Dr. Jason Lee at Thomas Jefferson University Hospital
Dr. Jason Lee is a dermatologist and dermatopathologist at Thomas Jefferson University Hospital in Philadelphia, and teaches at Jefferson’s Sydney Kimmel Medical College. Ai-assisted pathology, he believes, is coming whether pathologists like it or not. He’s trying to embrace the idea and be a part of its adoption.

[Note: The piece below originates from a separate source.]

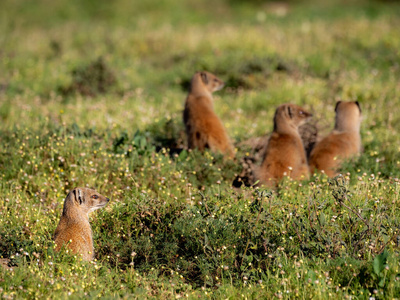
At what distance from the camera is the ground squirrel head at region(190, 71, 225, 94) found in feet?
28.2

Lee’s view of the primary value of DermAI is triage—separating cases into one of several buckets for differential treatment. He was involved in a study with Proscia to learn just how well AI can do that. The study employed a total of 13,500 biopsy slides from four different labs (including his own) and scanned using a variety of whole slide scanners. The image classification models were trained on five different outcome categories. Lee concluded that the system categorized certain types of cases well, and on others was not as robust. But he said that he is confident that, for example, it will soon be able to accurately classify melanocytic (skin cell) lesions as either malignant, benign, or needing further examination. In other words, the system can’t yet provide a diagnosis with confidence, but it can provide triage. Of course, even that function would require FDA approval before clinical usage.
Dr. Lee doesn’t feel that the models used in these deep learning analyses will be interpretable by humans. He’s not particularly worried about it, however, if the classifications are accurate; human diagnoses are also often poorly understood and explained. Like Dr. Baras, he is hoping that the machines will be more accurate. If they are, he believes, it won’t be long until they are widely used in the clinical practice of pathology.